Rights of data subjects

If Personio SE & Co. KG as the controller processes personal data, you as the data subject have certain rights under Chapter III of the EU General Data Protection Regulation (GDPR), depending on the legal basis and the purpose of the processing, in particular the right of access (article 15 of the GDPR) and the rights to rectification (article 16 of the GDPR), erasure (article 17 of the GDPR), restriction of processing (article 18 of the GDPR), and data portability (article 20 of the GDPR), as well as the right to object (article 21 of the GDPR). If the personal data is processed with your consent, you have the right to withdraw this consent under article 7 III of the GDPR. To assert your rights as a data subject in relation to the data processed for the purpose of operating this recruitment website, please refer to Personio SE & Co.

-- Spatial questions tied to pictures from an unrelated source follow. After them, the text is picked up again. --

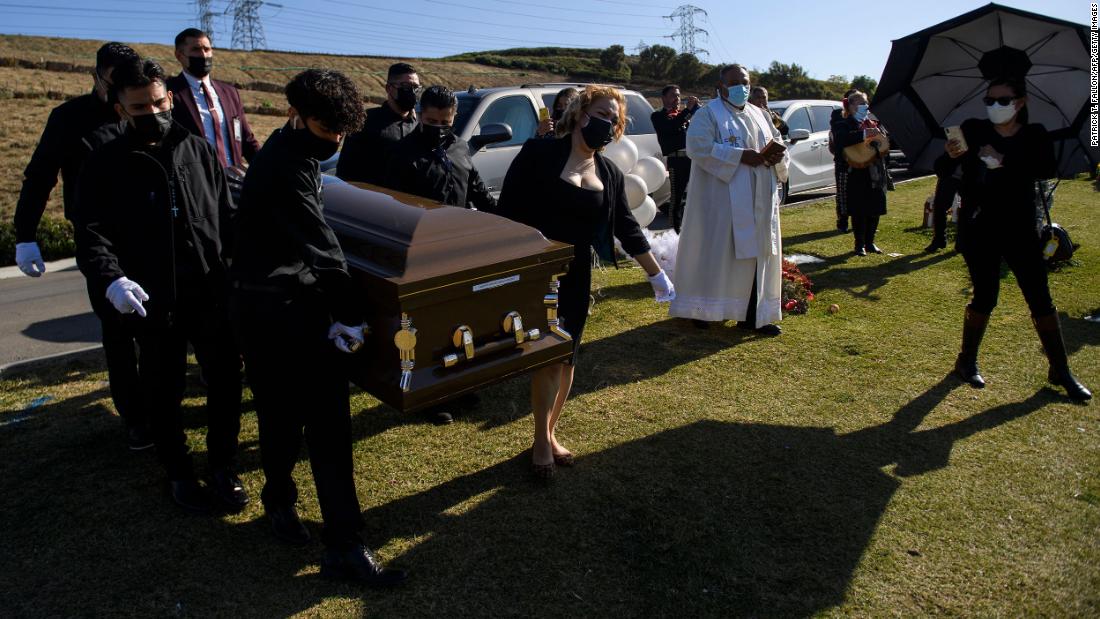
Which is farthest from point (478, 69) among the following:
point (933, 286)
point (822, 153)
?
point (933, 286)

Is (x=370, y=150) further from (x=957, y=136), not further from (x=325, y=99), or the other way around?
(x=957, y=136)

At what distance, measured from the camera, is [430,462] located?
12.8 ft

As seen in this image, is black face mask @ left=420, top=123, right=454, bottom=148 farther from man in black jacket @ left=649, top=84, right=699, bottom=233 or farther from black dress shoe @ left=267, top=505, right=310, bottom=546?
man in black jacket @ left=649, top=84, right=699, bottom=233

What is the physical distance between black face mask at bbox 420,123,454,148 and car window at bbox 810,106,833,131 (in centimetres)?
1064

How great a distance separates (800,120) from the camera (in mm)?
13203

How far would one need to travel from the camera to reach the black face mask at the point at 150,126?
310 cm

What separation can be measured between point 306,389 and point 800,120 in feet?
39.5

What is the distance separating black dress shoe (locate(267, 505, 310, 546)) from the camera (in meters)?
3.15

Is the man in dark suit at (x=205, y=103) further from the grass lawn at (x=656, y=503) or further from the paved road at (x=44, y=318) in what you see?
the paved road at (x=44, y=318)

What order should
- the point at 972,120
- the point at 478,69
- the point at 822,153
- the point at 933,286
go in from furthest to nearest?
1. the point at 478,69
2. the point at 822,153
3. the point at 933,286
4. the point at 972,120

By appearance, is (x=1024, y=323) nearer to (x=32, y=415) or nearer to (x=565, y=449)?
(x=565, y=449)

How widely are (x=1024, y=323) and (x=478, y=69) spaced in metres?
35.3

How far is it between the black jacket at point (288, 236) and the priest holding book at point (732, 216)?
3.49 m

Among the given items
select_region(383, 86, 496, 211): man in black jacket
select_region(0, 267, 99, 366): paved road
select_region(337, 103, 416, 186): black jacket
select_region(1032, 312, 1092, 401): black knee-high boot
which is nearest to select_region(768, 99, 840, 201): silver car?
select_region(1032, 312, 1092, 401): black knee-high boot
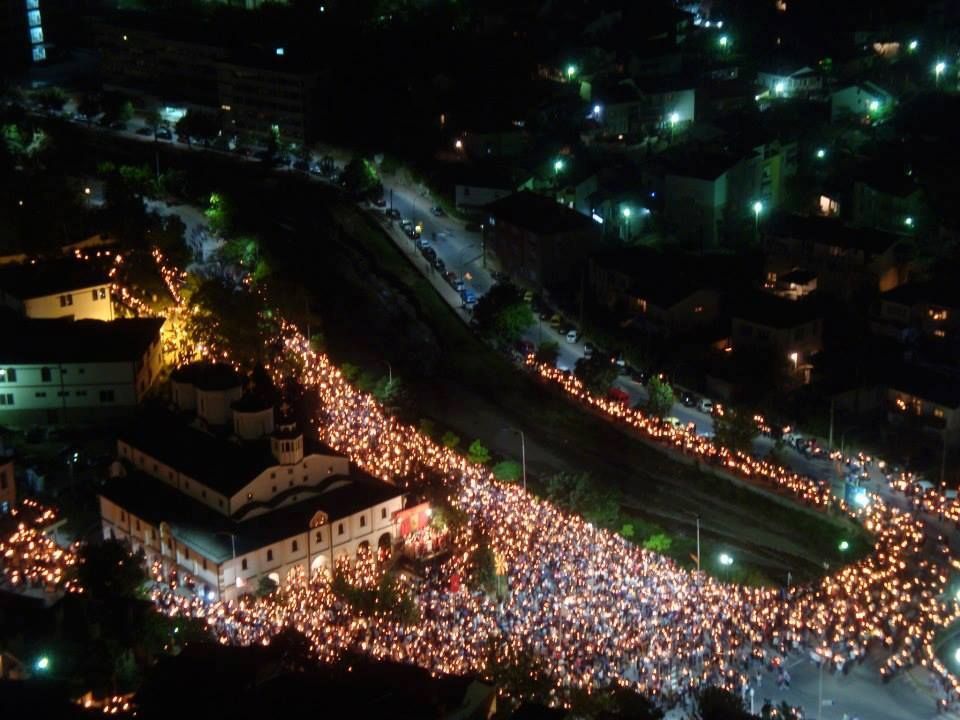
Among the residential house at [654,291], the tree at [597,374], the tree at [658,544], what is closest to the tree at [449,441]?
the tree at [597,374]

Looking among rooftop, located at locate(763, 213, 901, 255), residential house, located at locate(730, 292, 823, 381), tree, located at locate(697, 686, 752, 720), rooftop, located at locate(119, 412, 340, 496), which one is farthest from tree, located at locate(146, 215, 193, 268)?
tree, located at locate(697, 686, 752, 720)

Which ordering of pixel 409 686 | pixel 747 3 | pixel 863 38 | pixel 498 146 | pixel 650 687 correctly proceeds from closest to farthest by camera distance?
pixel 409 686 → pixel 650 687 → pixel 498 146 → pixel 863 38 → pixel 747 3

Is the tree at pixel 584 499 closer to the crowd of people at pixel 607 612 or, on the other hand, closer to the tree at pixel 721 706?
the crowd of people at pixel 607 612

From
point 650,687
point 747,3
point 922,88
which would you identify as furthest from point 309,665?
point 747,3

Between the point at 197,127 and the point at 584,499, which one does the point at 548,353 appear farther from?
the point at 197,127

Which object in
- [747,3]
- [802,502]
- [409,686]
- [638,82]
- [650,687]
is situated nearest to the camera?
[409,686]

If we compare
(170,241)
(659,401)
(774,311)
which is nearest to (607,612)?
(659,401)

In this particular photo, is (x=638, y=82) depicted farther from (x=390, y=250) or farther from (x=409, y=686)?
(x=409, y=686)
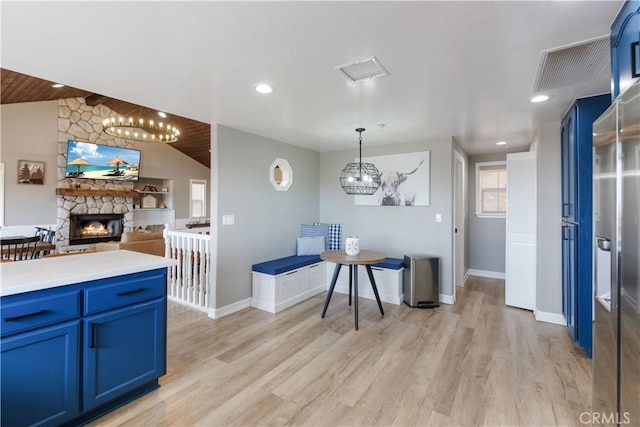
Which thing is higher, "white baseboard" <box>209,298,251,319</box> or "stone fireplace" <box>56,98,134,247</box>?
"stone fireplace" <box>56,98,134,247</box>

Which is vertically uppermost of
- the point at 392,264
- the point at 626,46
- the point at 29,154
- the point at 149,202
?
the point at 29,154

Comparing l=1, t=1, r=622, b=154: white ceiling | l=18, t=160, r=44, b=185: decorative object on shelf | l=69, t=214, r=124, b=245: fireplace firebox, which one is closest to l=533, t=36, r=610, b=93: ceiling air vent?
l=1, t=1, r=622, b=154: white ceiling

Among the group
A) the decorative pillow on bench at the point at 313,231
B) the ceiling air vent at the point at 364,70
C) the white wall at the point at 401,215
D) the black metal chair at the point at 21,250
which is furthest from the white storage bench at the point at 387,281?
the black metal chair at the point at 21,250

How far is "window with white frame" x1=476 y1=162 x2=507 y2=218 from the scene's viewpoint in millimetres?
5391

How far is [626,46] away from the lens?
4.60ft

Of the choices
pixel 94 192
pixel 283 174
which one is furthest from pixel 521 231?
pixel 94 192

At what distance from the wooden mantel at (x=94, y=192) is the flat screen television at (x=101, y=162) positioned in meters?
0.29

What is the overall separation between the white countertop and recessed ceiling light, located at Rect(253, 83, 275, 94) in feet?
5.03

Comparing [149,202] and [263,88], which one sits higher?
[263,88]

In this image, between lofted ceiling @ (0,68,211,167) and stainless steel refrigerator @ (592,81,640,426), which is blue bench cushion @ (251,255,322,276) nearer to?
lofted ceiling @ (0,68,211,167)

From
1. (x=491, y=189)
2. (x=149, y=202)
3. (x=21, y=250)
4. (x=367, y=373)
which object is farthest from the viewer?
(x=149, y=202)

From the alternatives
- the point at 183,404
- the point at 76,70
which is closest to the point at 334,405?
the point at 183,404

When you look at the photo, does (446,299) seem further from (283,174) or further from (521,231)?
(283,174)

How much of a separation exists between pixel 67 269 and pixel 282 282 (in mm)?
2368
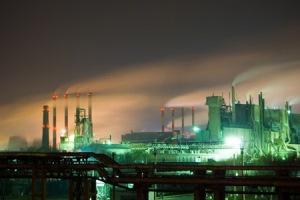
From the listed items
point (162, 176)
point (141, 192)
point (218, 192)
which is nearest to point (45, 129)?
point (141, 192)

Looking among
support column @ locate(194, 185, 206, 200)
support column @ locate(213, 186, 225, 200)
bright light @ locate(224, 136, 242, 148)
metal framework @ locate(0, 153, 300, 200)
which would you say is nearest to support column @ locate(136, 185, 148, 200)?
metal framework @ locate(0, 153, 300, 200)

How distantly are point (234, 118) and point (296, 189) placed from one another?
2698 inches

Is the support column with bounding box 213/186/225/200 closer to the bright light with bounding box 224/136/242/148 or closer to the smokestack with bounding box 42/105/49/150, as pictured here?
the bright light with bounding box 224/136/242/148

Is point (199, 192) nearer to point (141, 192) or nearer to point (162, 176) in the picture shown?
point (162, 176)

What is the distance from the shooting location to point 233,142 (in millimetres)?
81000

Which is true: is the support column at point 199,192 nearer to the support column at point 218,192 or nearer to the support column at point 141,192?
the support column at point 218,192

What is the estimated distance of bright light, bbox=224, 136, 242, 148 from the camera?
3101 inches

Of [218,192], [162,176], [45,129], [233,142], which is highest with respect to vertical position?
[45,129]

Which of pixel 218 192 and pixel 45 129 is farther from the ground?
pixel 45 129

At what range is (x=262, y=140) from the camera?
78000mm

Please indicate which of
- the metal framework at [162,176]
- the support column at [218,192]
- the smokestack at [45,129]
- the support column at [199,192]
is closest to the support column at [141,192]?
the metal framework at [162,176]

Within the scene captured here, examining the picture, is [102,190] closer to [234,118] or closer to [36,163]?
[36,163]

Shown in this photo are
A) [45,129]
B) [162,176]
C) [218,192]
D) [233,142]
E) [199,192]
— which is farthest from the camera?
[45,129]

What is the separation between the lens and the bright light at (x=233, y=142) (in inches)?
3101
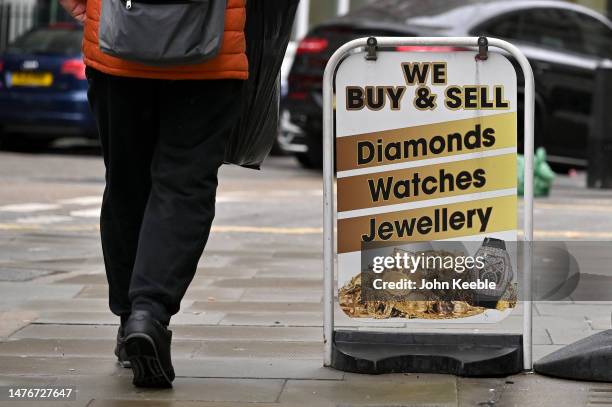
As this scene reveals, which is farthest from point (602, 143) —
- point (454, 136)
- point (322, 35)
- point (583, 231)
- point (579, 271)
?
point (454, 136)

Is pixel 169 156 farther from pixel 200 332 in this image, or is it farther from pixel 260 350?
pixel 200 332

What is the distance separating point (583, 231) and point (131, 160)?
5134 mm

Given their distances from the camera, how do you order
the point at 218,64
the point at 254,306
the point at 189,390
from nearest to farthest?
the point at 218,64 < the point at 189,390 < the point at 254,306

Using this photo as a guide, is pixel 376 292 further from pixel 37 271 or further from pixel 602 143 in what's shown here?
pixel 602 143

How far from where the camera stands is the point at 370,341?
4609mm

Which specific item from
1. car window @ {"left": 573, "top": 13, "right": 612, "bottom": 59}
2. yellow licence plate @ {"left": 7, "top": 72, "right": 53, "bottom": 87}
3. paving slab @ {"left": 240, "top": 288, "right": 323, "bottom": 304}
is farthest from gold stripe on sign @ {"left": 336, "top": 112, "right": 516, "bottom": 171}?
yellow licence plate @ {"left": 7, "top": 72, "right": 53, "bottom": 87}

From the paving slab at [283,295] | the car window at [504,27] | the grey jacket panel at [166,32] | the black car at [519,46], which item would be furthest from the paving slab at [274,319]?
the car window at [504,27]

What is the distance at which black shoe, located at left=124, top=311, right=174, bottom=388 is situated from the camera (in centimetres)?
398

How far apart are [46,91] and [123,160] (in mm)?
11411

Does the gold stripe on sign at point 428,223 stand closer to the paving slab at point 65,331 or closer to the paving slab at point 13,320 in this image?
the paving slab at point 65,331

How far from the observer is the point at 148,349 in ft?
13.1

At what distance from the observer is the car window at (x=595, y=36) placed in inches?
545

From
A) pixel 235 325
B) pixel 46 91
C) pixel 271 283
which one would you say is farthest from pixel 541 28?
pixel 235 325

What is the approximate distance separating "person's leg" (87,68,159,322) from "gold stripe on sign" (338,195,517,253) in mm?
644
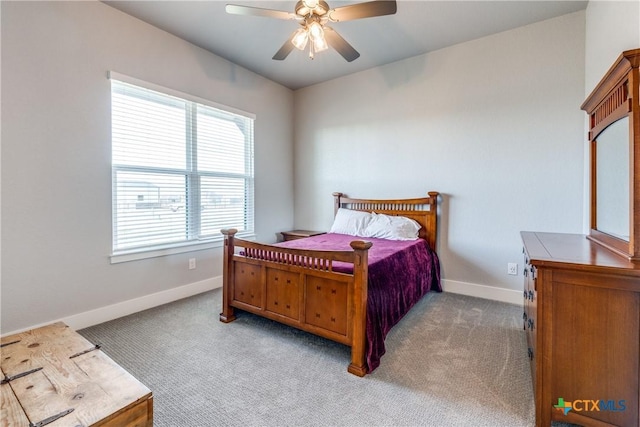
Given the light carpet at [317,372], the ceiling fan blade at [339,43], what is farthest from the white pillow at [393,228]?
the ceiling fan blade at [339,43]

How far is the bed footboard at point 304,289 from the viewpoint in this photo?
72.6 inches

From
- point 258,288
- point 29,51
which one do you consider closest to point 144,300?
point 258,288

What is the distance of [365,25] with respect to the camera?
286 cm

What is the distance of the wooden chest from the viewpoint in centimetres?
97

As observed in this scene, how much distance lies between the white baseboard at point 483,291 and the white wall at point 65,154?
260cm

KG’s Data Protection Officer (see item B).

Concluding provisions

Personio reserves the right to adjust this data privacy statement at any point in time to ensure that it is in line with the current legal requirements at all times, or in order to accommodate changes in the services offered, for example when new services are introduced. In this case, the new data privacy statement applies to any later visit of this recruitment website or any later job application.